自然神学はこのように,つねに啓示神学との関係のなかで取り上げられている点は,あらためて注目すべき事柄である。換言すれば,自然神学のみが啓示神学から分離している形で主張されることは,神学自体の存在を危うくしかねないのである。したがって,啓示についていえば,上述の特殊的な啓示,キリストによる啓示が,あくまでも第一義的である。そして第二義的な意味における一般的啓示,自然・歴史・良心を媒介とする啓示がおかれている。この関係について,とりわけ20世紀のキリスト教神学では,ほぼ基本的な一致が見られる。ただし,一般的啓示ないしは自然神学の範囲が,どこまで認められるべきかに関しては,多くの議論があり,かんたんに一致し得ない状況が継続している。
この点に関して,プロテスタント神学における例として,自然神学論争をあげてみたい。これは1930年代半ばに,バルトとブルンナーとのあいだに行われた論争をいう。またこの論争には,弁証法神学の運動を展開していた両者に存在した,神学方法論上の相違も背景にある。ブルンナーは,神に創造された人間には堕罪の後も神のかたちの実質が残されており,キリスト教の宣教活動には,こうした結合点が用いられて然るべきである,と主張した,(『自然と恩寵』1934)。

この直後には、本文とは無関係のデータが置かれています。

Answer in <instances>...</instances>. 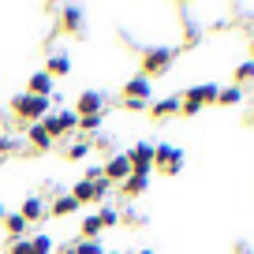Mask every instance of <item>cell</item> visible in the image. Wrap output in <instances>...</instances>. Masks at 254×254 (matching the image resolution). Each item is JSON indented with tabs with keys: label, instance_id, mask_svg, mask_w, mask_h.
Here are the masks:
<instances>
[{
	"label": "cell",
	"instance_id": "obj_4",
	"mask_svg": "<svg viewBox=\"0 0 254 254\" xmlns=\"http://www.w3.org/2000/svg\"><path fill=\"white\" fill-rule=\"evenodd\" d=\"M41 127H45V135L56 142V138L75 135V127H79V116H75L71 109H56V112H49V116L41 120Z\"/></svg>",
	"mask_w": 254,
	"mask_h": 254
},
{
	"label": "cell",
	"instance_id": "obj_19",
	"mask_svg": "<svg viewBox=\"0 0 254 254\" xmlns=\"http://www.w3.org/2000/svg\"><path fill=\"white\" fill-rule=\"evenodd\" d=\"M232 86H254V60H239L236 67H232Z\"/></svg>",
	"mask_w": 254,
	"mask_h": 254
},
{
	"label": "cell",
	"instance_id": "obj_21",
	"mask_svg": "<svg viewBox=\"0 0 254 254\" xmlns=\"http://www.w3.org/2000/svg\"><path fill=\"white\" fill-rule=\"evenodd\" d=\"M90 153H94V150H90V138H82V135L64 146V157H67V161H86Z\"/></svg>",
	"mask_w": 254,
	"mask_h": 254
},
{
	"label": "cell",
	"instance_id": "obj_5",
	"mask_svg": "<svg viewBox=\"0 0 254 254\" xmlns=\"http://www.w3.org/2000/svg\"><path fill=\"white\" fill-rule=\"evenodd\" d=\"M127 165H131V176H153V142L150 138H138L127 150Z\"/></svg>",
	"mask_w": 254,
	"mask_h": 254
},
{
	"label": "cell",
	"instance_id": "obj_2",
	"mask_svg": "<svg viewBox=\"0 0 254 254\" xmlns=\"http://www.w3.org/2000/svg\"><path fill=\"white\" fill-rule=\"evenodd\" d=\"M176 56H180V49L172 45H150L142 49V56H138V75L142 79H161V75H168V67L176 64Z\"/></svg>",
	"mask_w": 254,
	"mask_h": 254
},
{
	"label": "cell",
	"instance_id": "obj_34",
	"mask_svg": "<svg viewBox=\"0 0 254 254\" xmlns=\"http://www.w3.org/2000/svg\"><path fill=\"white\" fill-rule=\"evenodd\" d=\"M56 254H79V251H75V243H67V247H60Z\"/></svg>",
	"mask_w": 254,
	"mask_h": 254
},
{
	"label": "cell",
	"instance_id": "obj_28",
	"mask_svg": "<svg viewBox=\"0 0 254 254\" xmlns=\"http://www.w3.org/2000/svg\"><path fill=\"white\" fill-rule=\"evenodd\" d=\"M75 251L79 254H105V247H101V239H90V243L86 239H75Z\"/></svg>",
	"mask_w": 254,
	"mask_h": 254
},
{
	"label": "cell",
	"instance_id": "obj_1",
	"mask_svg": "<svg viewBox=\"0 0 254 254\" xmlns=\"http://www.w3.org/2000/svg\"><path fill=\"white\" fill-rule=\"evenodd\" d=\"M8 109H11V120H15L19 127H34V124H41V120L49 116V97H34V94H15L8 101Z\"/></svg>",
	"mask_w": 254,
	"mask_h": 254
},
{
	"label": "cell",
	"instance_id": "obj_3",
	"mask_svg": "<svg viewBox=\"0 0 254 254\" xmlns=\"http://www.w3.org/2000/svg\"><path fill=\"white\" fill-rule=\"evenodd\" d=\"M153 172L180 176L183 172V150L172 146V142H153Z\"/></svg>",
	"mask_w": 254,
	"mask_h": 254
},
{
	"label": "cell",
	"instance_id": "obj_37",
	"mask_svg": "<svg viewBox=\"0 0 254 254\" xmlns=\"http://www.w3.org/2000/svg\"><path fill=\"white\" fill-rule=\"evenodd\" d=\"M4 217H8V209H4V202H0V221H4Z\"/></svg>",
	"mask_w": 254,
	"mask_h": 254
},
{
	"label": "cell",
	"instance_id": "obj_17",
	"mask_svg": "<svg viewBox=\"0 0 254 254\" xmlns=\"http://www.w3.org/2000/svg\"><path fill=\"white\" fill-rule=\"evenodd\" d=\"M146 190H150V176H127V180L120 183V194H124V198H138Z\"/></svg>",
	"mask_w": 254,
	"mask_h": 254
},
{
	"label": "cell",
	"instance_id": "obj_18",
	"mask_svg": "<svg viewBox=\"0 0 254 254\" xmlns=\"http://www.w3.org/2000/svg\"><path fill=\"white\" fill-rule=\"evenodd\" d=\"M67 194H71L79 206H94V202H97V190H94V183H90V180H75V187L67 190Z\"/></svg>",
	"mask_w": 254,
	"mask_h": 254
},
{
	"label": "cell",
	"instance_id": "obj_31",
	"mask_svg": "<svg viewBox=\"0 0 254 254\" xmlns=\"http://www.w3.org/2000/svg\"><path fill=\"white\" fill-rule=\"evenodd\" d=\"M94 190H97V202H105V198L112 194V183H109V180H97V183H94Z\"/></svg>",
	"mask_w": 254,
	"mask_h": 254
},
{
	"label": "cell",
	"instance_id": "obj_9",
	"mask_svg": "<svg viewBox=\"0 0 254 254\" xmlns=\"http://www.w3.org/2000/svg\"><path fill=\"white\" fill-rule=\"evenodd\" d=\"M150 94H153V82L142 79V75H135V79H127L124 90H120V101H146L150 105Z\"/></svg>",
	"mask_w": 254,
	"mask_h": 254
},
{
	"label": "cell",
	"instance_id": "obj_38",
	"mask_svg": "<svg viewBox=\"0 0 254 254\" xmlns=\"http://www.w3.org/2000/svg\"><path fill=\"white\" fill-rule=\"evenodd\" d=\"M135 254H153V251H135Z\"/></svg>",
	"mask_w": 254,
	"mask_h": 254
},
{
	"label": "cell",
	"instance_id": "obj_20",
	"mask_svg": "<svg viewBox=\"0 0 254 254\" xmlns=\"http://www.w3.org/2000/svg\"><path fill=\"white\" fill-rule=\"evenodd\" d=\"M236 105H243V90H239V86L228 82V86L217 90V105H213V109H236Z\"/></svg>",
	"mask_w": 254,
	"mask_h": 254
},
{
	"label": "cell",
	"instance_id": "obj_6",
	"mask_svg": "<svg viewBox=\"0 0 254 254\" xmlns=\"http://www.w3.org/2000/svg\"><path fill=\"white\" fill-rule=\"evenodd\" d=\"M60 34H67V38H82V34H86V11L75 8V4L60 8Z\"/></svg>",
	"mask_w": 254,
	"mask_h": 254
},
{
	"label": "cell",
	"instance_id": "obj_30",
	"mask_svg": "<svg viewBox=\"0 0 254 254\" xmlns=\"http://www.w3.org/2000/svg\"><path fill=\"white\" fill-rule=\"evenodd\" d=\"M90 150H97V153H109V150H112V138L101 131V135H94V138H90Z\"/></svg>",
	"mask_w": 254,
	"mask_h": 254
},
{
	"label": "cell",
	"instance_id": "obj_25",
	"mask_svg": "<svg viewBox=\"0 0 254 254\" xmlns=\"http://www.w3.org/2000/svg\"><path fill=\"white\" fill-rule=\"evenodd\" d=\"M30 243H34V254H56V243H53L49 232H34Z\"/></svg>",
	"mask_w": 254,
	"mask_h": 254
},
{
	"label": "cell",
	"instance_id": "obj_22",
	"mask_svg": "<svg viewBox=\"0 0 254 254\" xmlns=\"http://www.w3.org/2000/svg\"><path fill=\"white\" fill-rule=\"evenodd\" d=\"M0 224H4V232H8V239H26V228H30V224H26V221H23V217H19V213H8V217H4V221H0Z\"/></svg>",
	"mask_w": 254,
	"mask_h": 254
},
{
	"label": "cell",
	"instance_id": "obj_16",
	"mask_svg": "<svg viewBox=\"0 0 254 254\" xmlns=\"http://www.w3.org/2000/svg\"><path fill=\"white\" fill-rule=\"evenodd\" d=\"M26 146H30L34 153H49V150H53V138L45 135V127H41V124H34V127H26Z\"/></svg>",
	"mask_w": 254,
	"mask_h": 254
},
{
	"label": "cell",
	"instance_id": "obj_7",
	"mask_svg": "<svg viewBox=\"0 0 254 254\" xmlns=\"http://www.w3.org/2000/svg\"><path fill=\"white\" fill-rule=\"evenodd\" d=\"M101 176L112 183V187H120V183L131 176V165H127V153H109V157L101 161Z\"/></svg>",
	"mask_w": 254,
	"mask_h": 254
},
{
	"label": "cell",
	"instance_id": "obj_11",
	"mask_svg": "<svg viewBox=\"0 0 254 254\" xmlns=\"http://www.w3.org/2000/svg\"><path fill=\"white\" fill-rule=\"evenodd\" d=\"M45 75L49 79H64V75H71V56L64 53V49H56V53H49L45 56Z\"/></svg>",
	"mask_w": 254,
	"mask_h": 254
},
{
	"label": "cell",
	"instance_id": "obj_27",
	"mask_svg": "<svg viewBox=\"0 0 254 254\" xmlns=\"http://www.w3.org/2000/svg\"><path fill=\"white\" fill-rule=\"evenodd\" d=\"M19 150H23V138H15V135H0V157L19 153Z\"/></svg>",
	"mask_w": 254,
	"mask_h": 254
},
{
	"label": "cell",
	"instance_id": "obj_39",
	"mask_svg": "<svg viewBox=\"0 0 254 254\" xmlns=\"http://www.w3.org/2000/svg\"><path fill=\"white\" fill-rule=\"evenodd\" d=\"M105 254H112V251H105Z\"/></svg>",
	"mask_w": 254,
	"mask_h": 254
},
{
	"label": "cell",
	"instance_id": "obj_12",
	"mask_svg": "<svg viewBox=\"0 0 254 254\" xmlns=\"http://www.w3.org/2000/svg\"><path fill=\"white\" fill-rule=\"evenodd\" d=\"M217 90H221L217 82H202V86H190L183 97H190L198 109H213V105H217Z\"/></svg>",
	"mask_w": 254,
	"mask_h": 254
},
{
	"label": "cell",
	"instance_id": "obj_32",
	"mask_svg": "<svg viewBox=\"0 0 254 254\" xmlns=\"http://www.w3.org/2000/svg\"><path fill=\"white\" fill-rule=\"evenodd\" d=\"M120 224H142V213H138V209H127V213H120Z\"/></svg>",
	"mask_w": 254,
	"mask_h": 254
},
{
	"label": "cell",
	"instance_id": "obj_10",
	"mask_svg": "<svg viewBox=\"0 0 254 254\" xmlns=\"http://www.w3.org/2000/svg\"><path fill=\"white\" fill-rule=\"evenodd\" d=\"M146 116H150L153 124H161V120H172V116H180V97H176V94H168V97H157L153 105H146Z\"/></svg>",
	"mask_w": 254,
	"mask_h": 254
},
{
	"label": "cell",
	"instance_id": "obj_23",
	"mask_svg": "<svg viewBox=\"0 0 254 254\" xmlns=\"http://www.w3.org/2000/svg\"><path fill=\"white\" fill-rule=\"evenodd\" d=\"M101 127H105V116H79V131L82 138H94V135H101Z\"/></svg>",
	"mask_w": 254,
	"mask_h": 254
},
{
	"label": "cell",
	"instance_id": "obj_29",
	"mask_svg": "<svg viewBox=\"0 0 254 254\" xmlns=\"http://www.w3.org/2000/svg\"><path fill=\"white\" fill-rule=\"evenodd\" d=\"M4 254H34V243H30V236H26V239H11V243H8V251H4Z\"/></svg>",
	"mask_w": 254,
	"mask_h": 254
},
{
	"label": "cell",
	"instance_id": "obj_36",
	"mask_svg": "<svg viewBox=\"0 0 254 254\" xmlns=\"http://www.w3.org/2000/svg\"><path fill=\"white\" fill-rule=\"evenodd\" d=\"M247 127H254V109H251V112H247Z\"/></svg>",
	"mask_w": 254,
	"mask_h": 254
},
{
	"label": "cell",
	"instance_id": "obj_33",
	"mask_svg": "<svg viewBox=\"0 0 254 254\" xmlns=\"http://www.w3.org/2000/svg\"><path fill=\"white\" fill-rule=\"evenodd\" d=\"M124 112H146V101H120Z\"/></svg>",
	"mask_w": 254,
	"mask_h": 254
},
{
	"label": "cell",
	"instance_id": "obj_24",
	"mask_svg": "<svg viewBox=\"0 0 254 254\" xmlns=\"http://www.w3.org/2000/svg\"><path fill=\"white\" fill-rule=\"evenodd\" d=\"M101 221H97V213H90V217H82V224H79V239H86V243H90V239H101Z\"/></svg>",
	"mask_w": 254,
	"mask_h": 254
},
{
	"label": "cell",
	"instance_id": "obj_14",
	"mask_svg": "<svg viewBox=\"0 0 254 254\" xmlns=\"http://www.w3.org/2000/svg\"><path fill=\"white\" fill-rule=\"evenodd\" d=\"M19 217H23L26 224H38V221H45V198H38V194L23 198V206H19Z\"/></svg>",
	"mask_w": 254,
	"mask_h": 254
},
{
	"label": "cell",
	"instance_id": "obj_8",
	"mask_svg": "<svg viewBox=\"0 0 254 254\" xmlns=\"http://www.w3.org/2000/svg\"><path fill=\"white\" fill-rule=\"evenodd\" d=\"M75 116H105V94L101 90H82L75 97Z\"/></svg>",
	"mask_w": 254,
	"mask_h": 254
},
{
	"label": "cell",
	"instance_id": "obj_35",
	"mask_svg": "<svg viewBox=\"0 0 254 254\" xmlns=\"http://www.w3.org/2000/svg\"><path fill=\"white\" fill-rule=\"evenodd\" d=\"M247 53H251V56H247V60H254V38L247 41Z\"/></svg>",
	"mask_w": 254,
	"mask_h": 254
},
{
	"label": "cell",
	"instance_id": "obj_13",
	"mask_svg": "<svg viewBox=\"0 0 254 254\" xmlns=\"http://www.w3.org/2000/svg\"><path fill=\"white\" fill-rule=\"evenodd\" d=\"M71 213H79V202L71 194H60V198H53L45 206V217H56V221H64V217H71Z\"/></svg>",
	"mask_w": 254,
	"mask_h": 254
},
{
	"label": "cell",
	"instance_id": "obj_15",
	"mask_svg": "<svg viewBox=\"0 0 254 254\" xmlns=\"http://www.w3.org/2000/svg\"><path fill=\"white\" fill-rule=\"evenodd\" d=\"M53 90H56V82L49 79L45 71H34L30 79H26V94H34V97H53Z\"/></svg>",
	"mask_w": 254,
	"mask_h": 254
},
{
	"label": "cell",
	"instance_id": "obj_26",
	"mask_svg": "<svg viewBox=\"0 0 254 254\" xmlns=\"http://www.w3.org/2000/svg\"><path fill=\"white\" fill-rule=\"evenodd\" d=\"M97 221H101V228H116V224H120V209L101 206V209H97Z\"/></svg>",
	"mask_w": 254,
	"mask_h": 254
}]
</instances>
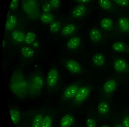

ブルンナーの論旨は,神に対する人間の応答する能力あるいは責任を重視するものであり,その意味において自然神学は,正しい意味において保持されなければならないとする内容であった。これに対して,バルトは強く拒否の態度を示し,自然神学,一般的啓示を全面的に否定したのである(『否!エミール=フルンナーヘの答え』1934年)。かくしてバルト白身は,あくまでもキリストにおける神の啓示を中心にした,神学の展開をめざすこととなった。
自然神学論争の例が示すように,一般的啓示や自然神学の範囲に関する立場には,さまざまなものがあり,とくに諸宗教の理解は新しい課題となっている。